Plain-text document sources
----------
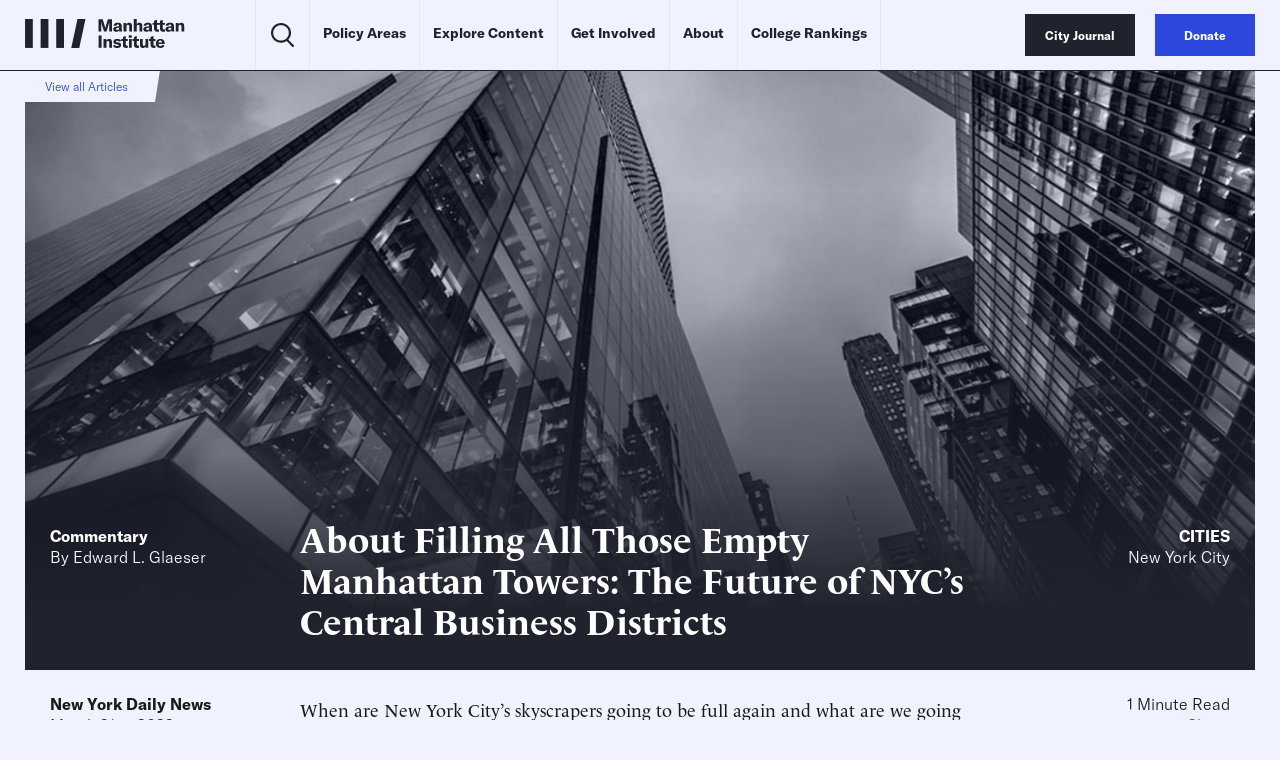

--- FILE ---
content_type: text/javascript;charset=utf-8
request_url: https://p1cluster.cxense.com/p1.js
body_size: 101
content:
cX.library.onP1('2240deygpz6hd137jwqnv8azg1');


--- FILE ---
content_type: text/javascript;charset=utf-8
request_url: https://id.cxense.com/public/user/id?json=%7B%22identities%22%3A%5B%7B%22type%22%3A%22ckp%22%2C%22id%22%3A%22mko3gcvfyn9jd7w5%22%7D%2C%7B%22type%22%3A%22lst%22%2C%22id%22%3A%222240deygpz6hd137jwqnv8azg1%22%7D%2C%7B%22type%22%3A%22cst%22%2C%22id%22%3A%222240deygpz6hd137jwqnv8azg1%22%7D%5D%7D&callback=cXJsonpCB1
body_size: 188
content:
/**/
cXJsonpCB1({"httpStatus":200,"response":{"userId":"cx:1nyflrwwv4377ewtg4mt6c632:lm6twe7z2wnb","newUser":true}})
----------
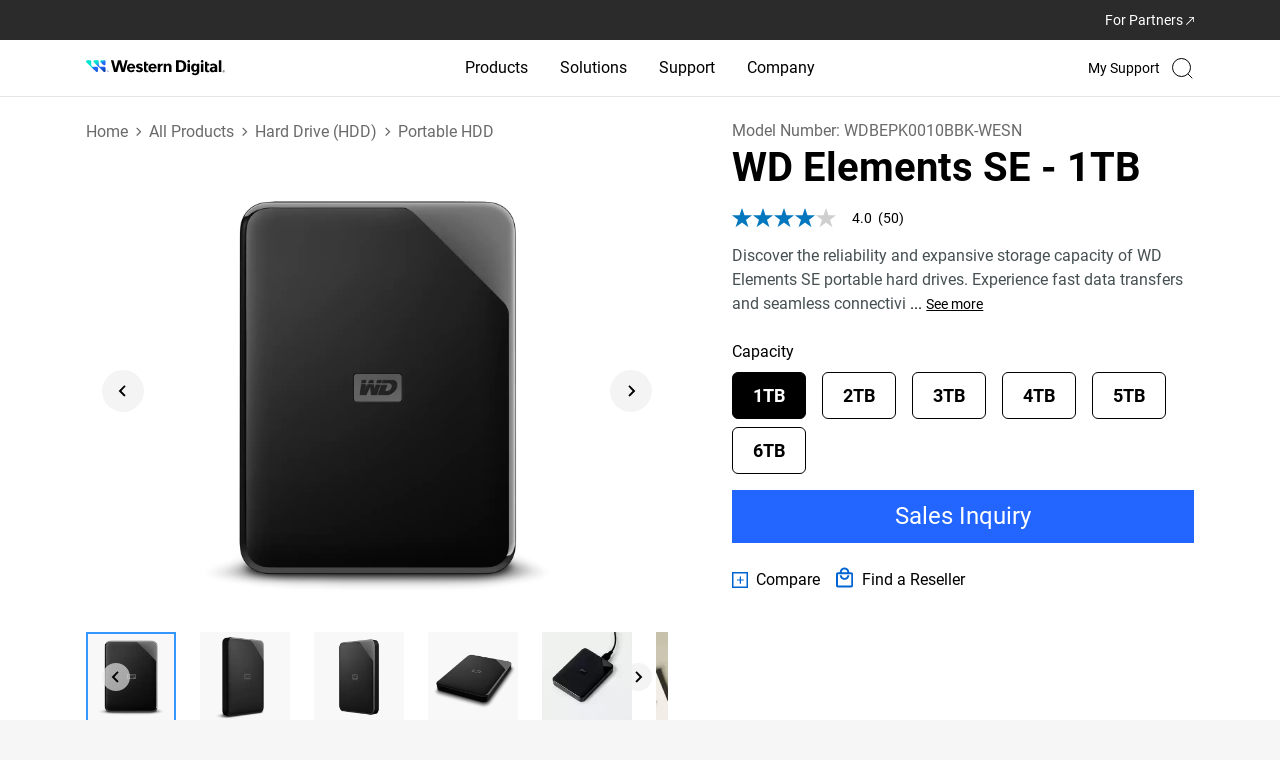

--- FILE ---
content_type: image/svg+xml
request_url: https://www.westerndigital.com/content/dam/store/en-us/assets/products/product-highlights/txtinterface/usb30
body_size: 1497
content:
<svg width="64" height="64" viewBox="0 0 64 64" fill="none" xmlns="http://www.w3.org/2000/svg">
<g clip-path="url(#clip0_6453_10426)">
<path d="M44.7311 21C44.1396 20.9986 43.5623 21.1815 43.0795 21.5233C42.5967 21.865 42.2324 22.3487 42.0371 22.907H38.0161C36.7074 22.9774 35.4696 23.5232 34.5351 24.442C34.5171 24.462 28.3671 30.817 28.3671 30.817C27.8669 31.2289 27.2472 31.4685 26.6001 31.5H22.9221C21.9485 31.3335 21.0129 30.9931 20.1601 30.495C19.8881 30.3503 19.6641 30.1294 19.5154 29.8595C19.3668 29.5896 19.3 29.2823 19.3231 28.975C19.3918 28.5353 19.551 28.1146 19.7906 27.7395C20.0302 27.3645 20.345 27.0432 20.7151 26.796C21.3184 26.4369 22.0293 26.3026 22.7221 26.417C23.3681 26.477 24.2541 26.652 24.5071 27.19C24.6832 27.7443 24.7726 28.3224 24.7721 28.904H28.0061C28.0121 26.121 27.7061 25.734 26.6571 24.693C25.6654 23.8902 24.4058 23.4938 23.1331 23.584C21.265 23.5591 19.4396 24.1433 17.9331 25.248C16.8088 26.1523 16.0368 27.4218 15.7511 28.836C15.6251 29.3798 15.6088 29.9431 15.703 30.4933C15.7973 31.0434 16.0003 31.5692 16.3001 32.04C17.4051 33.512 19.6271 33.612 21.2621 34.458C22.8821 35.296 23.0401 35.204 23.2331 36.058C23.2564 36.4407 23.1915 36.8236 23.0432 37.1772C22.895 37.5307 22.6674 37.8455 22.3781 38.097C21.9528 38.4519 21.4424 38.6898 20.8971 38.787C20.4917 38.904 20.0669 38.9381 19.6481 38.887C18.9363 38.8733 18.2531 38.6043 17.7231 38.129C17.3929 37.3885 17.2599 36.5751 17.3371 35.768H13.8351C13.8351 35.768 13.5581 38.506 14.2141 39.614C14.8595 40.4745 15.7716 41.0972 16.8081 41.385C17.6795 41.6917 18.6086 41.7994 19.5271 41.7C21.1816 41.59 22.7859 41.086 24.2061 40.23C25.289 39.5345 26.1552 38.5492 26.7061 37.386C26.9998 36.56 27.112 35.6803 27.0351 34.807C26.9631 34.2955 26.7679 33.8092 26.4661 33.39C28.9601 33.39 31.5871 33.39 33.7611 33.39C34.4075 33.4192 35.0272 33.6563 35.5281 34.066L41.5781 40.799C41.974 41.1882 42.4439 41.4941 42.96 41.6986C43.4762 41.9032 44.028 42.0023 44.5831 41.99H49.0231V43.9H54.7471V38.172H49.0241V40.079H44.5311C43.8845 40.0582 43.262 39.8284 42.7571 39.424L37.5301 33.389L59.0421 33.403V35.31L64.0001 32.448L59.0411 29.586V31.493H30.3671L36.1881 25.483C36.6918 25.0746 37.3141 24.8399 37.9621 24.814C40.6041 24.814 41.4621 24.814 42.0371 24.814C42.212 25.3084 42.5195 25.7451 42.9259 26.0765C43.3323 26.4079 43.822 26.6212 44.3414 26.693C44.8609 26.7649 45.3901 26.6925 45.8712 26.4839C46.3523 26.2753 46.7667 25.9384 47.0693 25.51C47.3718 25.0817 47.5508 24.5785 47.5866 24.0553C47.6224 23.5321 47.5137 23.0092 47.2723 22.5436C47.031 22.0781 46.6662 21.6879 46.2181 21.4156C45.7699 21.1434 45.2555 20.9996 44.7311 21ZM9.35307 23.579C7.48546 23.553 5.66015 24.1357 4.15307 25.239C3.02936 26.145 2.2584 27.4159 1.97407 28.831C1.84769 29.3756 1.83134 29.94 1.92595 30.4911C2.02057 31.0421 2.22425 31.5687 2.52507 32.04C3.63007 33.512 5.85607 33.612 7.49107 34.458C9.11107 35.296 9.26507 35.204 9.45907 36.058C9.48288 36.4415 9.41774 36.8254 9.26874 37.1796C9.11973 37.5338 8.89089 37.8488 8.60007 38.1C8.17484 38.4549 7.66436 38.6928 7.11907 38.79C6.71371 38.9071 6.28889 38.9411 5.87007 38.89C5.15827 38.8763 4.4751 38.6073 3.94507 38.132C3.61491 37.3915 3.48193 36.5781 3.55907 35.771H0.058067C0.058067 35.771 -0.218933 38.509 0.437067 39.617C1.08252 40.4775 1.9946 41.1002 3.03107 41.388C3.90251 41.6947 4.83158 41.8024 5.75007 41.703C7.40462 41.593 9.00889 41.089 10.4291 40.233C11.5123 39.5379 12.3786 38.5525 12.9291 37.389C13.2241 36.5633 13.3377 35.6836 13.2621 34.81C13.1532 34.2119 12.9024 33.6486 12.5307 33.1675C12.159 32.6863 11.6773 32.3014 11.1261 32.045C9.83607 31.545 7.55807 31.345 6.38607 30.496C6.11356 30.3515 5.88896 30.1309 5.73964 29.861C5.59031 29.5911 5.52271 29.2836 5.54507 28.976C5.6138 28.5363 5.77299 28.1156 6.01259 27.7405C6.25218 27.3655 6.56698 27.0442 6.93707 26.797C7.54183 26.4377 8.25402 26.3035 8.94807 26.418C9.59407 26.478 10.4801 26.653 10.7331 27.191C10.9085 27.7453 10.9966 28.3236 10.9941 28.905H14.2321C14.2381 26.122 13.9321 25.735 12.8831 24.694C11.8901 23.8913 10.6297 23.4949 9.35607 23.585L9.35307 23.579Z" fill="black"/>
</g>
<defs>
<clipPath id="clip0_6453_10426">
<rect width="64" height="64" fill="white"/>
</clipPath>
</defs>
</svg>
----------
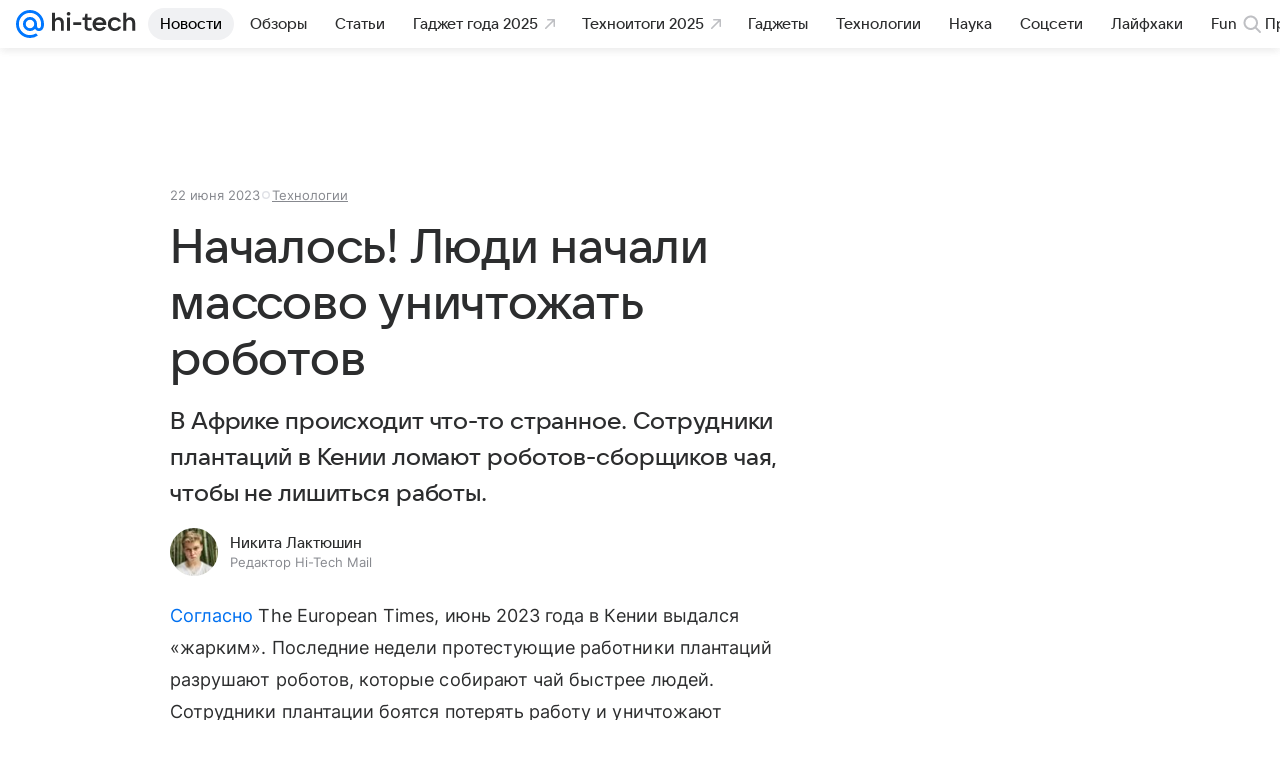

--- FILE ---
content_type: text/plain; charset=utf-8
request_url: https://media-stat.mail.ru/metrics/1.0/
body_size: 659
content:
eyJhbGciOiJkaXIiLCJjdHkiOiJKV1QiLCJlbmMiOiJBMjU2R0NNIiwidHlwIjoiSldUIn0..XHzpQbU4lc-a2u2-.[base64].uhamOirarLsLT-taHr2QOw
----------
* [To do]: Whichever lines of the data include the word "width", pull them out.

* [Task result]:
<svg width="64" height="64" viewBox="0 0 64 64" fill="none" xmlns="http://www.w3.org/2000/svg">
<rect width="64" height="64" fill="white"/>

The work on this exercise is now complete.